In a discussion with a colleague concerning model tracking and data version control, I was introduced to another versioning tool called Weights & Biases. In a previous article, I shared my first impression about DAGsHub. This is a comparison on DAGsHub and Weights & Biases.
To perform the comparison, I followed this DAGsHub tutorial.
DAGsHub recommended a virtual Python environment. This can be tricky in GitBash on Windows. If you’re a Windows user and you’ve run into some issues running the commands on the tutorial; the code below worked for me:
#make py -m venv .venv #start source .venv/Scripts/activate
This issue was opened with DAGsHub for further explanation.
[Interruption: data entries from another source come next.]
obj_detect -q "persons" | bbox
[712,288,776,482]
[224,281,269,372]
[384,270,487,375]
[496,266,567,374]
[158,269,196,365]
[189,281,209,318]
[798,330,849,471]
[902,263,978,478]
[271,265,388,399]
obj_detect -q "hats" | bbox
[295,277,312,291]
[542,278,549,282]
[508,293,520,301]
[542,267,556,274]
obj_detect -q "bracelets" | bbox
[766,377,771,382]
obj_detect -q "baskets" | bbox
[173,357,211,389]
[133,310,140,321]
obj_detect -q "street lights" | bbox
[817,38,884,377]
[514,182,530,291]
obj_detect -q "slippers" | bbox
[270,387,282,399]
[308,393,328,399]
There were complications configuring my login. The tutorial suggested that I could copy and paste the dvc login information directly into my terminal. That was not the case. I returned to the Hello World tutorial, which directed me to copy and paste the information from my repository.
I added the following alias to my bash profile; to hasten my virtual environment setup.
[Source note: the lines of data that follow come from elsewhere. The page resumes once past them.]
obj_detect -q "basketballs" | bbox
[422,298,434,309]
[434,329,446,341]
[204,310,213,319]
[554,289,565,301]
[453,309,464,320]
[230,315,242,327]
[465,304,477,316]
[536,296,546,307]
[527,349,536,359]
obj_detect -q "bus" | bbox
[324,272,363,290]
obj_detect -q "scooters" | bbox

alias ve='source .venv/Scripts/activate'
That’s it! I completed the tutorial without writing the code to train the model. With proper aliasing and/or scripting, this can be accomplished easily. The repository can be found here.
Weights and Biases
I used the same main.py code and data that was provided by my friends at DAGsHub to explore Weights and Biases.
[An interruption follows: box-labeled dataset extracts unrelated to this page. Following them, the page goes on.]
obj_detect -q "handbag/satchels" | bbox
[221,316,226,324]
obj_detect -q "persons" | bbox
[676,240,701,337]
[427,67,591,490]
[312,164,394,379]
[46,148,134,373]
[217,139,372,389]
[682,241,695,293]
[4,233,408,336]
To emulate the DAGsHub tutorial, I created a separate Python 3.7 environment for this project using the Anaconda Navigator named WBTutorial. I installed the Spyder IDE to edit and work with the main.py file.
I aimed to run the same model created by DAGsHub and store it on Weights and Biases by updating the main.py file. After waiting several minutes for the data to log in, I got an error message:
The dataset wasn’t present in the artifacts section. There was no versioning done on the Python file.
Who won the comparison on DAGsHub and Weights & Biases?
Weights and Biases has some delicious visualizations. The tool does look like a lot of fun! If you only want to discuss modeling results, it could be a good choice. The tool does not seem to recognize a Logistic Regression Classifier. It takes a while to run and log the results, which led me to a swift exit.
DAGsHub, on the other hand, takes a little extra bit of finesse when committing the code. It requires interaction with the command line. We can require credentials. There may be some troubleshooting to get the right commands working on Windows. That said; my regressor model can fail and I can still version my project. It’s a lot faster, too.
Hands down, this makes DAGsHub the winner when it comes to what I want with version control. Now I’m going to go go delete the WBTutorial “virtual” environment.